Records Start Marker

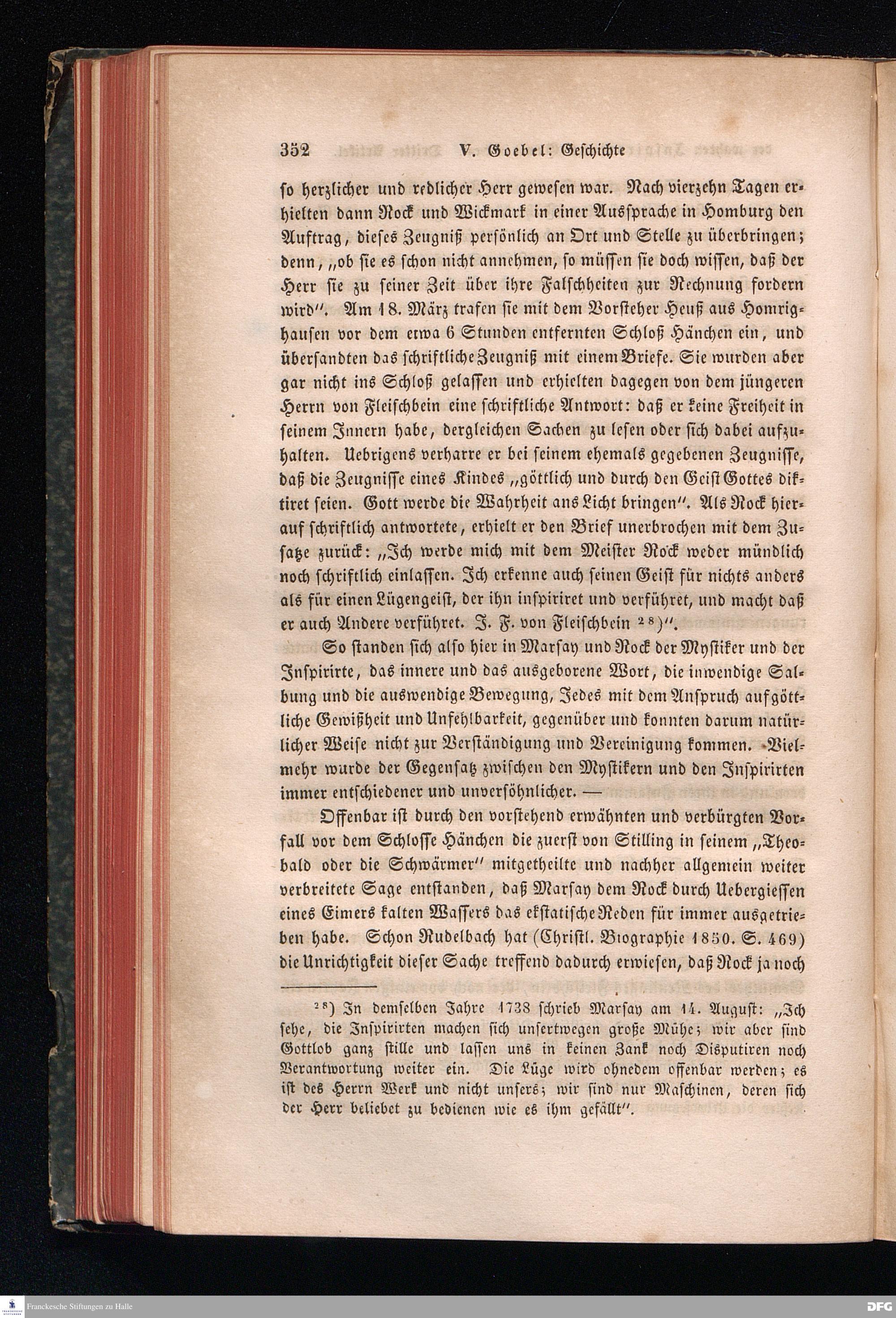 352 V. Goebel: Geschichte

so herzlicher und redlicher Herr gewesen war. Nach vierzehn Tagen erhielten dann Rock und Wickmark in einer Aussprache in Homburg den Auftrag, dieses Zeugniß persönlich an Ort und Stelle zu überbringen; denn, „ob sie es schon nicht annehmen, so müssen sie doch wissen, daß der Herr sie zu seiner Zeit über ihre Falschheiten zur Rechnung fordern wird". Am 18. März trafen sie mit dem Vorsteher Heuß aus Homrighausen vor dem etwa 6 Stunden entfernten Schloß Hänchen ein, und übersandten das schriftliche Zeugniß mit einem Briefe. Sie wurden aber gar nicht ins Schloß gelassen und erhielten dagegen von dem jüngeren Herrn von Fleischbein eine schriftliche Antwort: daß er keine Freiheit in seinem Innern habe, dergleichen Sachen zu lesen oder sich dabei aufzuhalten. Uebrigens verharre er bei seinem ehemals gegebenen Zeugnisse, daß die Zeugnisse eines Kindes „göttlich und durch den Geist Gottes diktiret seien. Gott werde die Wahrheit ans Licht bringen". Als Rock hierauf schriftlich antwortete, erhielt er den Brief unerbrochen mit dem Zusatze zurück: „Ich werde mich mit dem Meister Rock weder mündlich noch schriftlich einlassen. Ich erkenne auch seinen Geist für nichts anders als für einen Lügengeist, der ihn inspiriret und verführet, und macht daß er auch Andere verführet. J. F. von Fleischbein $^{28}$)".

So standen sich also hier in Marsay und Rock der Mystiker und der Inspirirte, das innere und das ausgeborene Wort, die inwendige Salbung und die auswendige Bewegung, Jedes mit dem Anspruch auf göttliche Gewißheit und Unfehlbarkeit, gegenüber und konnten darum natürlicher Weise nicht zur Verständigung und Vereinigung kommen. Vielmehr wurde der Gegensatz zwischen den Mystikern und den Inspirirten immer entschiedener und unversöhnlicher. —

Offenbar ist durch den vorstehend erwähnten und verbürgten Vorfall vor dem Schlosse Hänchen die zuerst von Stilling in seinem „Theobald oder die Schwärmer" mitgetheilte und nachher allgemein weiter verbreitete Sage entstanden, daß Marsay dem Rock durch Uebergiessen eines Eimers kalten Wassers das ekstatische Reden für immer ausgetrieben habe. Schon Rudelbach hat (Christl. Biographie 1850. S. 469) die Unrichtigkeit dieser Sache treffend dadurch erwiesen, daß Rock ja noch

$^{28}$) In demselben Jahre 1738 schrieb Marsay am 14. August: „Ich sehe, die Inspirirten machen sich unsertwegen große Mühe; wir aber sind Gottlob ganz stille und lassen uns in keinen Zank noch Disputiren noch Verantwortung weiter ein. Die Lüge wird ohnedem offenbar werden; es ist des Herrn Werk und nicht unsers; wir sind nur Maschinen, deren sich der Herr beliebet zu bedienen wie es ihm gefällt".

Franckesche Stiftungen zu Halle
DFG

Records End Marker

» Instructions to follow
Since the copy should hold text only, set down each record exactly and leave the pictures out.

» Written answer
 352 V. Goebel: Geschichte

so herzlicher und redlicher Herr gewesen war. Nach vierzehn Tagen erhielten dann Rock und Wickmark in einer Aussprache in Homburg den Auftrag, dieses Zeugniß persönlich an Ort und Stelle zu überbringen; denn, „ob sie es schon nicht annehmen, so müssen sie doch wissen, daß der Herr sie zu seiner Zeit über ihre Falschheiten zur Rechnung fordern wird". Am 18. März trafen sie mit dem Vorsteher Heuß aus Homrighausen vor dem etwa 6 Stunden entfernten Schloß Hänchen ein, und übersandten das schriftliche Zeugniß mit einem Briefe. Sie wurden aber gar nicht ins Schloß gelassen und erhielten dagegen von dem jüngeren Herrn von Fleischbein eine schriftliche Antwort: daß er keine Freiheit in seinem Innern habe, dergleichen Sachen zu lesen oder sich dabei aufzuhalten. Uebrigens verharre er bei seinem ehemals gegebenen Zeugnisse, daß die Zeugnisse eines Kindes „göttlich und durch den Geist Gottes diktiret seien. Gott werde die Wahrheit ans Licht bringen". Als Rock hierauf schriftlich antwortete, erhielt er den Brief unerbrochen mit dem Zusatze zurück: „Ich werde mich mit dem Meister Rock weder mündlich noch schriftlich einlassen. Ich erkenne auch seinen Geist für nichts anders als für einen Lügengeist, der ihn inspiriret und verführet, und macht daß er auch Andere verführet. J. F. von Fleischbein $^{28}$)".

So standen sich also hier in Marsay und Rock der Mystiker und der Inspirirte, das innere und das ausgeborene Wort, die inwendige Salbung und die auswendige Bewegung, Jedes mit dem Anspruch auf göttliche Gewißheit und Unfehlbarkeit, gegenüber und konnten darum natürlicher Weise nicht zur Verständigung und Vereinigung kommen. Vielmehr wurde der Gegensatz zwischen den Mystikern und den Inspirirten immer entschiedener und unversöhnlicher. —

Offenbar ist durch den vorstehend erwähnten und verbürgten Vorfall vor dem Schlosse Hänchen die zuerst von Stilling in seinem „Theobald oder die Schwärmer" mitgetheilte und nachher allgemein weiter verbreitete Sage entstanden, daß Marsay dem Rock durch Uebergiessen eines Eimers kalten Wassers das ekstatische Reden für immer ausgetrieben habe. Schon Rudelbach hat (Christl. Biographie 1850. S. 469) die Unrichtigkeit dieser Sache treffend dadurch erwiesen, daß Rock ja noch

$^{28}$) In demselben Jahre 1738 schrieb Marsay am 14. August: „Ich sehe, die Inspirirten machen sich unsertwegen große Mühe; wir aber sind Gottlob ganz stille und lassen uns in keinen Zank noch Disputiren noch Verantwortung weiter ein. Die Lüge wird ohnedem offenbar werden; es ist des Herrn Werk und nicht unsers; wir sind nur Maschinen, deren sich der Herr beliebet zu bedienen wie es ihm gefällt".

Franckesche Stiftungen zu Halle
DFG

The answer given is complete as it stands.